Les deux hommes échangèrent un sourire puis le chef attrapa un bout de viande qui séchait pour le grignoter ainsi qu'une outre remplie d'eau. Son petit déjeuner en mains, il se dirigea d'une démarche nonchalante vers l'extérieur. La neige avait fait disparaître leurs traces de pas ainsi que les goules mortes. Le traîneau était quant à lui, partiellement recouvert, on en voyait encore une extrémité avec quelques morceaux du griffon. Le jeune homme observa la nourriture un instant, mitigé entre le dégout, la tristesse et la résignation : ils devaient bien manger. L'air frais lui caressa le visage, ce qui fut particulièrement vivifiant.

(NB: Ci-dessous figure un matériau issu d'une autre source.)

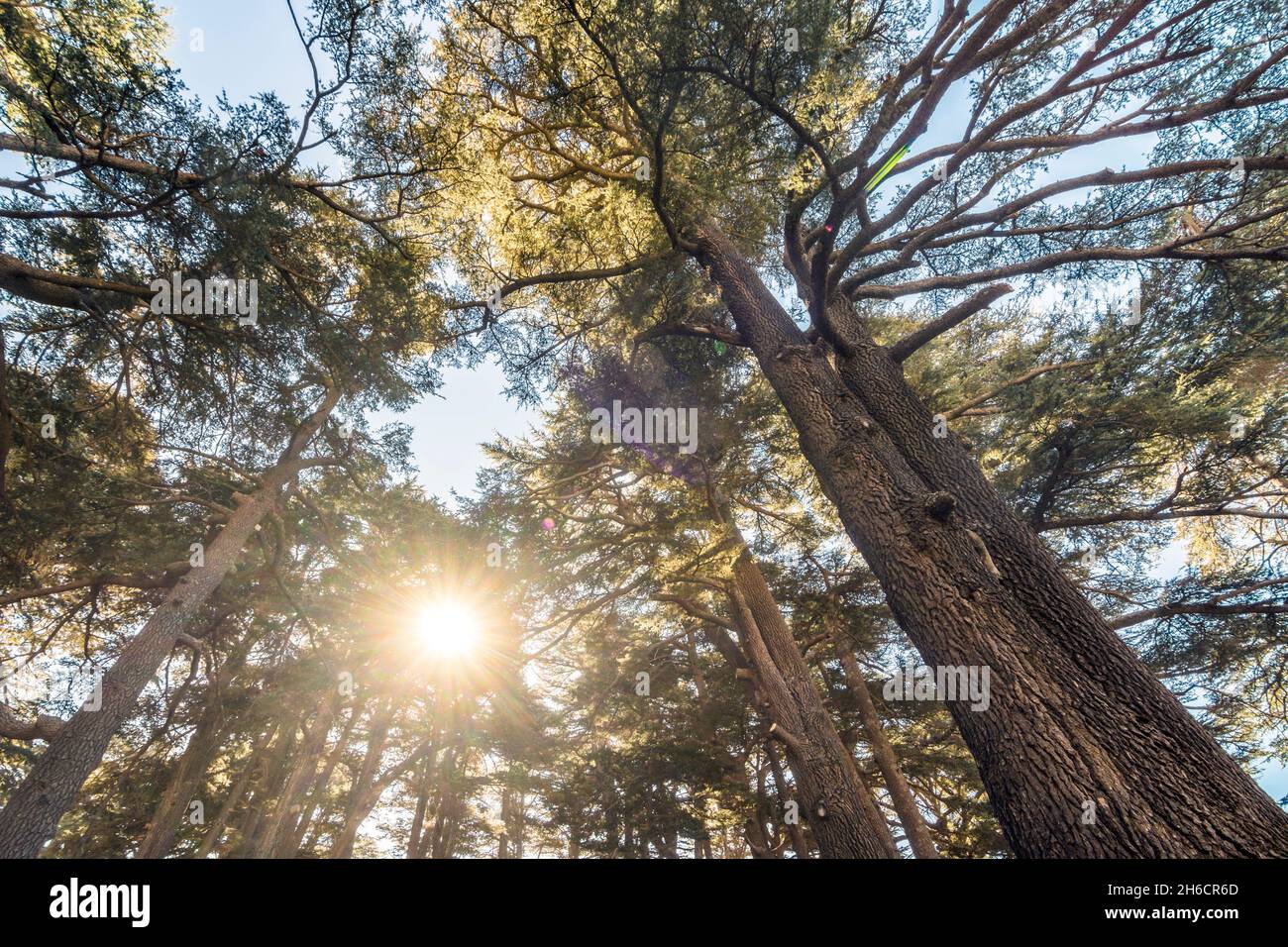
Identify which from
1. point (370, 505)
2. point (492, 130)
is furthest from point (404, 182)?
point (370, 505)

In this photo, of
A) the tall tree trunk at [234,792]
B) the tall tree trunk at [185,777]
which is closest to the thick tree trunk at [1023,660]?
the tall tree trunk at [185,777]

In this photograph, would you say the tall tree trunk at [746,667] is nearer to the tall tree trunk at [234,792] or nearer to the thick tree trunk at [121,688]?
the thick tree trunk at [121,688]

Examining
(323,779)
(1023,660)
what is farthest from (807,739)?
(323,779)

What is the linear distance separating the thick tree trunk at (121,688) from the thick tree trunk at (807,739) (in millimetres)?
8693

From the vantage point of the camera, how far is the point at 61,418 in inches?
232

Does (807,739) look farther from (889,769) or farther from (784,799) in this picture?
(784,799)

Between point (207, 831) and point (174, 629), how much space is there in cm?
1083

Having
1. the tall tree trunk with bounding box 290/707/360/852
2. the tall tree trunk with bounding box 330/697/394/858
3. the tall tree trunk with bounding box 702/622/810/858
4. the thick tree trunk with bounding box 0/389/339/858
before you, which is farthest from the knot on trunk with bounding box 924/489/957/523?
the tall tree trunk with bounding box 290/707/360/852

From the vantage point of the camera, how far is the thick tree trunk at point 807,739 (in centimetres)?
503

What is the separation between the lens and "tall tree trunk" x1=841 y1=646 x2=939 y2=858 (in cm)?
823

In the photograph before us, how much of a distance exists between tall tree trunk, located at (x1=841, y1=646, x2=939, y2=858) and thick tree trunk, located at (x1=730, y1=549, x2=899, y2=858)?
259 cm

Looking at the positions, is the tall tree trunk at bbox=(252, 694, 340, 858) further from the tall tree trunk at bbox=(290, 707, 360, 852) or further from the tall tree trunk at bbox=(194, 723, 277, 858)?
the tall tree trunk at bbox=(290, 707, 360, 852)

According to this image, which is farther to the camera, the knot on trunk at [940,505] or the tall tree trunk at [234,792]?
the tall tree trunk at [234,792]
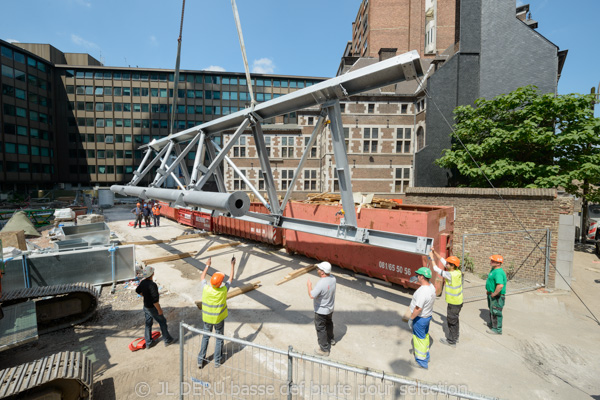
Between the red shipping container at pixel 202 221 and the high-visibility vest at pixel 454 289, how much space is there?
524 inches

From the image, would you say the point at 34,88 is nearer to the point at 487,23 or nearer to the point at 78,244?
the point at 78,244

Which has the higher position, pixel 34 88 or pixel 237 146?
pixel 34 88

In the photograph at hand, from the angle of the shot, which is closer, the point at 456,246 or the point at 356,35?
the point at 456,246

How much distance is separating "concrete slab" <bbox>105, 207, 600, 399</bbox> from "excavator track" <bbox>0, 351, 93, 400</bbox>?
1.44m

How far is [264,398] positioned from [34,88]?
6217 cm

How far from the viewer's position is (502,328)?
6.50 meters

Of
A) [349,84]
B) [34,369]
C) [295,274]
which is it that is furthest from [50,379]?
[295,274]

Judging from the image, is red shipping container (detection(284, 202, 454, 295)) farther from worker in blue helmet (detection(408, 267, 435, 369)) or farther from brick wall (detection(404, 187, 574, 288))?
worker in blue helmet (detection(408, 267, 435, 369))

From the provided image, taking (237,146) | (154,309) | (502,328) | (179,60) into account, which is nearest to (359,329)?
(502,328)

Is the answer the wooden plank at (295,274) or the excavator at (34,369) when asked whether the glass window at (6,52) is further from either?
the wooden plank at (295,274)

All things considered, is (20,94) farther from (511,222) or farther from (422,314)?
(511,222)

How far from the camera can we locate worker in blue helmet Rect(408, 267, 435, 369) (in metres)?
4.61

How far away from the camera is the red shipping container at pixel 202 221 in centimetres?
1603

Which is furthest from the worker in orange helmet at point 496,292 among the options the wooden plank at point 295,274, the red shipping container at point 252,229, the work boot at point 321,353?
the red shipping container at point 252,229
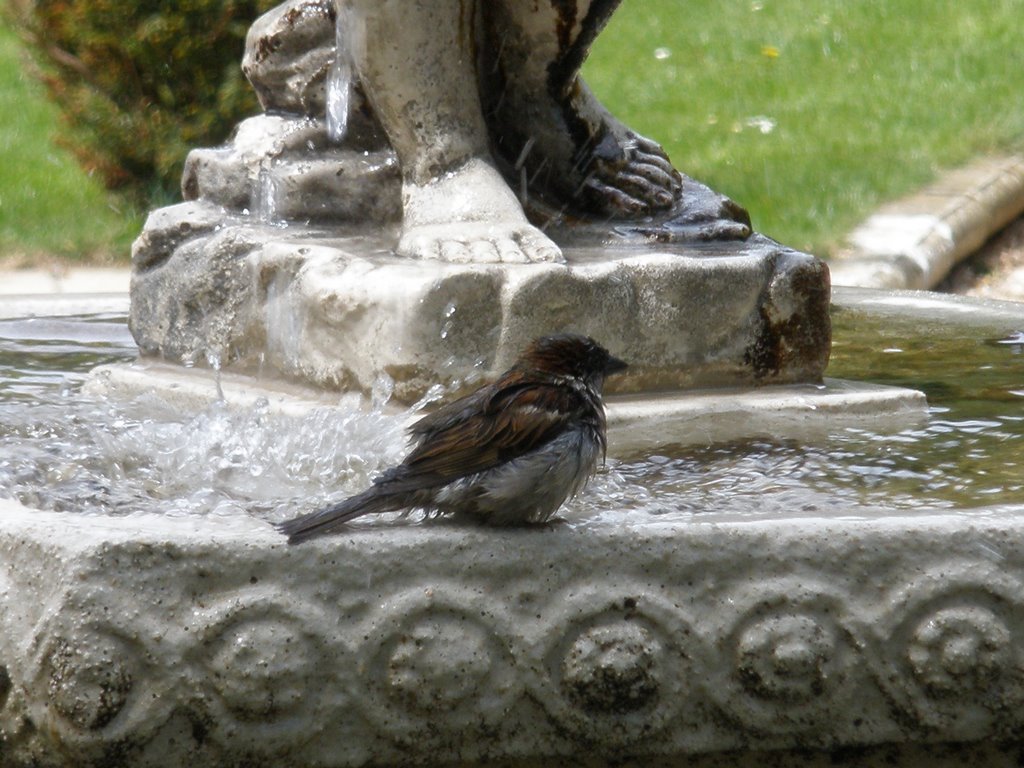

  Prenant une longue inspiration, il eut une impression de glace emplissant ses poumons et expira doucement . Il se tourna alors vers son petit frère : avachi contre la paroi, sans son arme et un filet de bave coulant de ses lèvres sur sa couverture. Un spectacle magnifique aux yeux d'Orm : heureusement que son incroyable frangin était là pour veiller au grain ! Sans lui pour se mettre en travers du danger, nul doute que personne n'aurait survécut à cette nuit. L’envie de le disputer pour s’être endormi durant sa garde traversa l’esprit d'Orm mais il eut rapidement une idée plus amusante. Il s’accroupit devant Sven, attrapa doucement ses poignets qu'il serra pour être sûr qu'il ne puisse remuer les bras. S'en suivit un raclement de gorge pour s'éclaircir la voix et là il commença à le secouer comme un pantin, remuant ses mains de plus en plus vite. Orm hurla alors de toutes ses forces, sa voix faisant écho dans la caverne. Sven se réveilla en sursaut, claqua sa mâchoire qui était entrouverte jusque-là, il releva la tête, ses yeux étaient grands ouverts et il y brillait une lueur de panique mêlée de folie. Il tenta de se débattre, pensa que son corps ne lui obéissait plus. Son esprit encore trop embrumé pour comprendre la situation, il eut un réflexe primaire quand on se sent en danger : se défendre. Son corps se crispa un instant, le hurlement d'Orm stoppa net et le grand frère moqueur recula vivement, tombant même sur son postérieur en faisant une grimace. Les deux hommes restèrent là un instant, à se regarder droit dans les yeux puis ils éclatèrent de rire. Sven reprenait doucement des couleurs, la peur l'ayant rendu livide.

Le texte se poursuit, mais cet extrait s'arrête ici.